In Dietz v. Bouldin, Justice Sotomayor for the majority permitted a judge to recall a jury for a do-over verdict as long as the judge considered factors like "to what extent just-dismissed jurors accessed their smartphones or the internet." Justice Thomas in dissent would have held to the traditional rule prohibiting jury recalls, especially given "today's world of cellphones, wireless Internet, and 24/7 news coverage."

These opinions are at least consistent with "Internet-as-place, internet-as-generic": one who views the internet as a branching roadway rather than a unified conversation would be more likely to approve of "internet screens" to block paths to pornography, and would have less fear of jurors being tainted by online conversations about a case.

Of course, the capitalization discrepancy in the Packingham opinions and others may be due instead to the personal styles of the justices or their clerks (though Alito has capitalized before), or may simply be a fluke of drafting (though Alito's usage certainly seems intentional). But the differing conceptions of the Internet, suggested by capitalization and confirmed by the justices' reasoning, have great importance for future cases.

Several experts have noted that Packingham's broad statements on the importance of Internet access could affect cases on whether Internet service providers must terminate service due to copyright infringement. And Carpenter v. United States, in which the Supreme Court will decide whether cell phone location data collection violates the Fourth Amendment, could turn on how essential mobile Internet access has become today. These cases may very well depend on whether the justices see the Internet as "the modern public square," as Kennedy said in Packingham, or merely as a "tool" according to Alito.

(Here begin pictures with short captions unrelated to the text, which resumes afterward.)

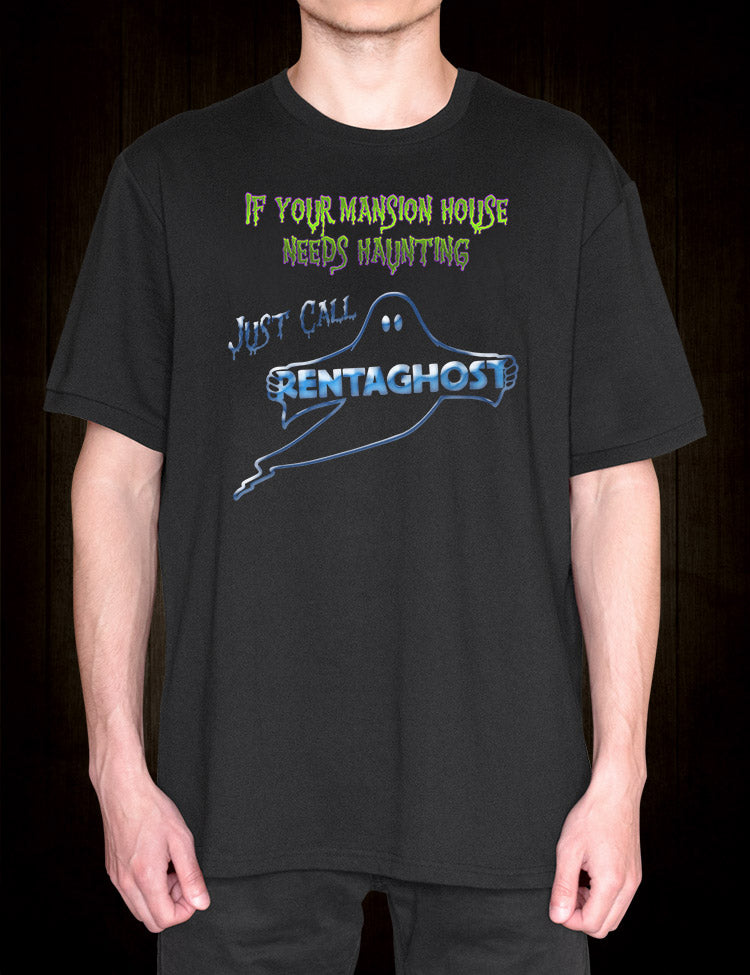 Classic 80's TV T-Shirt Rentaghost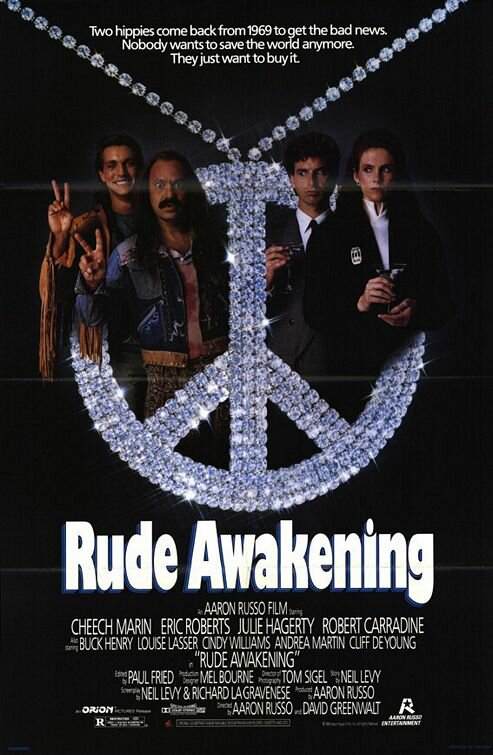Внезапное пробуждение (1989) постер
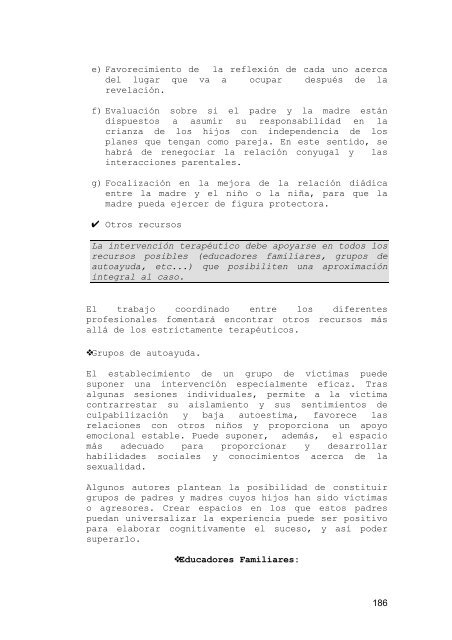 Abuso sexual infantil: Manual de formaciÃ³n para profesionales - Amuvi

For me, I prefer the Internet as the modern public square. Certainly there are awful and divisive words said online. But still, I prefer that global, unbroken conversation; that single place that allows us to speak to unseen multitudes and hear from diverse and unexpected corners; that technology made world-changing through its quintessential feature, the hyperlink, that can connect anything with anything else—that unified vision represented by a capital-I Internet. Given the Packingham decision, it seems that a majority of sitting Supreme Court justices prefer that vision too.